PersQAGenerator
About 519 wordsAbout 2 min
2026-01-24
📘 Overview
PersQAGenerator is an operator designed for generating personalized image Question-Answering (QA) pairs based on Large Vision-Language Models (VLM).
This operator focuses on "character-centric" QA generation: it automatically assigns a name tag (default is <mam>) to the main character in an image, randomly selects questions from a predefined pool, and constrains the model to begin its response with the character's tag.
Key Features:
- Identity Anchoring: Automatically assigns the
<mam>tag to the main protagonist for personalized reference. - Template Driven: Built-in
PersQAGeneratorPromptautomatically constructs system prompts and question templates. - Dynamic Injection: Automatically modifies the conversation context during the
runprocess, eliminating the need to manually construct questions. - Structured Output: Produces character-aligned responses suitable for evaluating character-centric multimodal model performance.
🏗️ __init__ Function
def __init__(
self,
llm_serving: LLMServingABC
):
...🧾 __init__ Parameter Description
| Parameter | Type | Default | Description |
|---|---|---|---|
llm_serving | LLMServingABC | - | Model serving object, used to call the VLM for inference |
Note: The operator internally initializes
PersQAGeneratorPromptand configures thesystem_prompt, so users do not need to provide them manually.
⚡ run Function
def run(
self,
storage: DataFlowStorage,
input_modal_key: str = "image",
output_key: str = "output"
):
...The main logic of the run operator:
- Reads data from storage.
- Automatically generates a personalized question containing the
<mam>tag. - Data Rewriting: Fills the generated Prompt into the
conversationfield. - Calls the model to generate a response starting with
<mam>and saves it in theoutput_key.
🧾 run Parameter Description
| Parameter | Type | Default | Description |
|---|---|---|---|
storage | DataFlowStorage | - | Dataflow unified data storage object |
input_modal_key | str | "image" | Image field name |
output_key | str | "output" | Field name for the generated personalized answer |
🧠 Example Usage
from dataflow.utils.storage import FileStorage
from dataflow.serving.local_model_vlm_serving import LocalModelVLMServing_vllm
from dataflow.operators.core_vision import PersQAGenerator
# 1. Initialize the inference engine
model = LocalModelVLMServing_vllm(
hf_model_name_or_path="Qwen/Qwen2.5-VL-3B-Instruct",
vllm_tensor_parallel_size=1,
)
# 2. Initialize the operator (Prompt templates handled internally)

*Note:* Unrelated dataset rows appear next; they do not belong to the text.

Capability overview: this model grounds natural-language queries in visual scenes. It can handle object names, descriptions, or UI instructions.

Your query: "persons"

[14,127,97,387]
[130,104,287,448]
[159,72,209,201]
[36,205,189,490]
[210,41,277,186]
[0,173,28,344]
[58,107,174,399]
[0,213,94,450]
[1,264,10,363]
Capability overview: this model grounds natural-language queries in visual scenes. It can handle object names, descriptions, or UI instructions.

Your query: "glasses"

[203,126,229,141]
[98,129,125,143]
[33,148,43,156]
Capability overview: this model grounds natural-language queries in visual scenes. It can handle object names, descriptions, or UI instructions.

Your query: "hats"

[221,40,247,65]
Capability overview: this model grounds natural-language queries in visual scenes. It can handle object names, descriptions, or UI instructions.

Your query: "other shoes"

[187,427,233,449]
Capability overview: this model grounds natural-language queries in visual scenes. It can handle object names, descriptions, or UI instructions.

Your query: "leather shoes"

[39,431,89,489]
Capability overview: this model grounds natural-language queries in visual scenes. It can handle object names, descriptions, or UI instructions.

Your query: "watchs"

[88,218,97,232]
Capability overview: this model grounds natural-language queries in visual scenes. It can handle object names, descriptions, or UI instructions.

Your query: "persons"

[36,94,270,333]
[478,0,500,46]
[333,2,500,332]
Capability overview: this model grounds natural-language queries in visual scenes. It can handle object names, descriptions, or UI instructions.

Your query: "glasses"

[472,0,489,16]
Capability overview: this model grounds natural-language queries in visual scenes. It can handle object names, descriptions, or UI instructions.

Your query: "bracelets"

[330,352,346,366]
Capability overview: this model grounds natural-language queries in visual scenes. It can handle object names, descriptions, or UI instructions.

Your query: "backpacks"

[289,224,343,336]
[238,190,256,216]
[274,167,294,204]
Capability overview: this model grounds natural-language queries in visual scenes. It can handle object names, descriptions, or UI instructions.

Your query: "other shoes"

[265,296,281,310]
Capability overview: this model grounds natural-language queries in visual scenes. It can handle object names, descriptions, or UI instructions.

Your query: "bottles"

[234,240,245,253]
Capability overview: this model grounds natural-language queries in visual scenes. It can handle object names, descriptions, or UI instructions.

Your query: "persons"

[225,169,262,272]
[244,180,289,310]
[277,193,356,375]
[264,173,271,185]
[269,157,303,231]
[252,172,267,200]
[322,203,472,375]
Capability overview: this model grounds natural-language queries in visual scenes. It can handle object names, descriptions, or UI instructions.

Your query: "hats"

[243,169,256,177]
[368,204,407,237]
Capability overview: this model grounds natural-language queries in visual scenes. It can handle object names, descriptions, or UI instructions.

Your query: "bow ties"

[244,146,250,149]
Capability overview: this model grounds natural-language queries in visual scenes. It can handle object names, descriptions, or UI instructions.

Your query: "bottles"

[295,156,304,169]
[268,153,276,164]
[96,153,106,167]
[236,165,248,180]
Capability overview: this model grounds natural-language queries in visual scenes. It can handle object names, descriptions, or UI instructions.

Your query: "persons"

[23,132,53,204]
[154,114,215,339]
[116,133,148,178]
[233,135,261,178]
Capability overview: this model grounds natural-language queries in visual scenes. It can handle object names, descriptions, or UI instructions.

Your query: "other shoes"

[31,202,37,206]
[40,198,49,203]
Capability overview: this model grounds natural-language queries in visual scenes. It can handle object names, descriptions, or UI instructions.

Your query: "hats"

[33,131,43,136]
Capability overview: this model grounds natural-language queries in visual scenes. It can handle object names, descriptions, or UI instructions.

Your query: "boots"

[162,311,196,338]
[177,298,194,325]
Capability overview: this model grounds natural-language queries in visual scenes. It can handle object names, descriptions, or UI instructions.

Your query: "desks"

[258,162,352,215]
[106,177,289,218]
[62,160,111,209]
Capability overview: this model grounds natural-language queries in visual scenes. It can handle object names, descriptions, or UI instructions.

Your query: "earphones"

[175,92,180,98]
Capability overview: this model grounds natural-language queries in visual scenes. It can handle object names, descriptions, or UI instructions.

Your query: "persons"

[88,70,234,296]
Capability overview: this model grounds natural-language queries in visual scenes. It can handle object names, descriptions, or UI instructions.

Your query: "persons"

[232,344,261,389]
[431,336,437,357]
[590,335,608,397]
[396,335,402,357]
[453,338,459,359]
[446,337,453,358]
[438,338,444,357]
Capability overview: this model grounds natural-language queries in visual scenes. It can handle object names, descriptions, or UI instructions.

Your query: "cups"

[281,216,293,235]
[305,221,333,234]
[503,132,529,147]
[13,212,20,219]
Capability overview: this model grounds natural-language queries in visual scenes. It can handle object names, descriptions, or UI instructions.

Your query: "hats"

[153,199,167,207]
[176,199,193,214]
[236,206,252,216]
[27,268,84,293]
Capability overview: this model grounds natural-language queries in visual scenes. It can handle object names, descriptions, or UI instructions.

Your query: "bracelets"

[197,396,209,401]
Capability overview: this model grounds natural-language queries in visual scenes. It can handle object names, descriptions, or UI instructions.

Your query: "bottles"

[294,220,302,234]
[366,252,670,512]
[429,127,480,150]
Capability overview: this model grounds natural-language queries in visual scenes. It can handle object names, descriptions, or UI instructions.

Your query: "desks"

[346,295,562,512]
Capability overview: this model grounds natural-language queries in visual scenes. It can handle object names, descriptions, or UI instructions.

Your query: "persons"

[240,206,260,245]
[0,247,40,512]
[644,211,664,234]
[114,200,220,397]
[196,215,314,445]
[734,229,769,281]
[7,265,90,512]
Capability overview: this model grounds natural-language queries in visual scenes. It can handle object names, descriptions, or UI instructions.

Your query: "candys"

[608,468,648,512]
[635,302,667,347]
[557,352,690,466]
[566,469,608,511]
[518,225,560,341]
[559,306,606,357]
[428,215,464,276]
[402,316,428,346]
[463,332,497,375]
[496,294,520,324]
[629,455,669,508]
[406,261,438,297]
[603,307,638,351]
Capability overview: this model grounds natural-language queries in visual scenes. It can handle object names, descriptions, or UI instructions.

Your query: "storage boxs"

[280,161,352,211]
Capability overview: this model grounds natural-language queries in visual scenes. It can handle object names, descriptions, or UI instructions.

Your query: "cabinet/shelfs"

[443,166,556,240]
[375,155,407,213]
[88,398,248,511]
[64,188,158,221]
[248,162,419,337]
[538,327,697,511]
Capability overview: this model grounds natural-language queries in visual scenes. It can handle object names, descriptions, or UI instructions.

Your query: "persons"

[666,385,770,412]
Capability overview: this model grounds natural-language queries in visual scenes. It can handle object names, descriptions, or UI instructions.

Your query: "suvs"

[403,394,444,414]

generator = PersQAGenerator(llm_serving=model)
# 3. Prepare data
storage = FileStorage(
first_entry_file_name="./sample_data.json",
cache_path="./cache_local",
file_name_prefix="pers_qa_res",
cache_type="json",
)
storage.step()
# 4. Execute generation
generator.run(
storage=storage,
input_modal_key="image",
output_key="pers_qa"
)🧾 Data Flow Examples
📥 Example Input
Note: The initial value in the conversation field will be automatically overwritten by the operator with the generated personalized Prompt.
[
{
"source":["[https://huggingface.co/datasets/.../0.png](https://huggingface.co/datasets/.../0.png)"],
"image": ["./dataflow/example/test_data/0.png"],
"conversation": [
{
"from": "human",
"value": "Any content, will be automatically overwritten later"
}
]
}
]📤 Example Output
The operator automatically constructs the required instructions in the conversation field and returns the model's personalized answer in the pers_qa field.
[
{
"source":["[https://huggingface.co/datasets/.../0.png](https://huggingface.co/datasets/.../0.png)"],
"image":["./dataflow/example/test_data/0.png"],
"conversation":[
{
"from":"human",
"value":"The name of the main character in the image is <mam>. You need to answer a question about <mam>.\nQuestion: How would you describe <mam>'s attire? Please answer starting with <mam>!\nAnswer: "
}
],
"pers_qa":"<mam> is dressed in a formal black suit with a white bow tie, exuding a sophisticated and elegant appearance."
}
]Tips: The identifier
<mam>is hardcoded within the operator (but can be customized in the source). It is recommended to use high-performance MLLMs to ensure the model strictly follows the constraint of starting the response with the specified tag.